Jonah stared at the clear water running through the gold-flecked bed, carrying the trout like ghosts beneath the leaf-strewn surface. “Sometimes they grow bent and twisted.”

“Sometimes.”

He’d followed his dad into law enforcement, but it ended there. No child of his would shudder at the sound of his voice, dread his steps coming closer. This baby.

“You’ve got it bad,” Jay stated the obvious.

It practically consumed him, his thoughts going there every day all day. It was bigger than marrying the love of his life, bigger than his job, his town. That one life had taken over. “When I put my hand on Tia’s belly, I swear I feel someone there.” Too soon for anything tangible like kicking, it was no more than a profound awareness.

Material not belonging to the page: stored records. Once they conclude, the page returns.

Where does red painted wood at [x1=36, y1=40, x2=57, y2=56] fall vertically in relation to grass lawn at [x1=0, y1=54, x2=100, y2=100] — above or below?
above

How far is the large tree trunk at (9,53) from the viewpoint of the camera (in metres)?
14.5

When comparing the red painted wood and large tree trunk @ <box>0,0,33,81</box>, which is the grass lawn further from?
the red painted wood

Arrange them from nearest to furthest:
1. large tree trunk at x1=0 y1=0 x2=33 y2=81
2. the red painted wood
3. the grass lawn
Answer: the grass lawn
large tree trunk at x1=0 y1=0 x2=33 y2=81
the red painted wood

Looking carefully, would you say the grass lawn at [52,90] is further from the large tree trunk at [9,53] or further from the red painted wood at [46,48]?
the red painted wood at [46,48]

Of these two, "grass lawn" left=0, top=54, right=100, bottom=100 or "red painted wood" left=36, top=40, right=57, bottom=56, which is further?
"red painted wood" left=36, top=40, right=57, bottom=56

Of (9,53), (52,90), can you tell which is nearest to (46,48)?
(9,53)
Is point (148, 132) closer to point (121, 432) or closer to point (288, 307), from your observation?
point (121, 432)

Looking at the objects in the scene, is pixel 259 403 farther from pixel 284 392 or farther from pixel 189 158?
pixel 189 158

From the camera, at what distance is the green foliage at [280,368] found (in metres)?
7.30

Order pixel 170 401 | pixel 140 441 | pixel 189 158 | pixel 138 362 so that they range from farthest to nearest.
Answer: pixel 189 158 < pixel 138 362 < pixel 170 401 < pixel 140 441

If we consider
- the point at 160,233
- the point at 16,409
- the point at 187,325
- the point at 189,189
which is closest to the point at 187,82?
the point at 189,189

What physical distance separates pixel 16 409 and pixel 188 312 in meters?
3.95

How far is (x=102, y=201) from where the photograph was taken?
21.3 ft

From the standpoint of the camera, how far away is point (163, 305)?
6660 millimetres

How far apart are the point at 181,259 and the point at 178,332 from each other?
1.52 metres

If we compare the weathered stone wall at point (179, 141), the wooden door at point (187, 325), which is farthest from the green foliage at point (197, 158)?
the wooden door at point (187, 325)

Jay stared into the woods in the waxing light, for once not sharing a quip or piece of lore. They sat in silence, Enola and Scout trotting the creek side watching for trout. The evening had a brittle quality that made the trees suck in their sap and prepare to shine. Any week now, the brilliant yellow leaves would burst into glory.

“The thought of that innocence terrifies me. I know what’s possible. I can only do so much.” He watched the water ripple around his line, something curious beneath. “I used to think I could tell evil by looking. Now I’m not sure I can. What if I miss something crucial, something right in front of me?” As he’d missed the signs with Liz, never guessing the nightmare inside that troubled woman.

“None of us saw it. She was broken.”

Did that make it better? Evil had a form, a force that twisted the minds and character of weak and damaged individuals—or just plain mean ones.

A tug on his line brought him around. Curiosity had snared the unsuspecting quarry. Jay held a hand over the struggle in the water, thanking the fish for its sacrifice, partly tongue in cheek, partly dead serious.

His hair, pulled into a stubby black ponytail, revealed the sharp Scandinavian bone structure, his Cherokee complexion a stark contrast with the startling eyes. His looks intrigued and discomfited people, creating a mystique Jay fostered. But it went deeper than looks, much deeper. They’d been closer than brothers for seven years, and Jonah still hadn’t seen anything Jay didn’t want to show.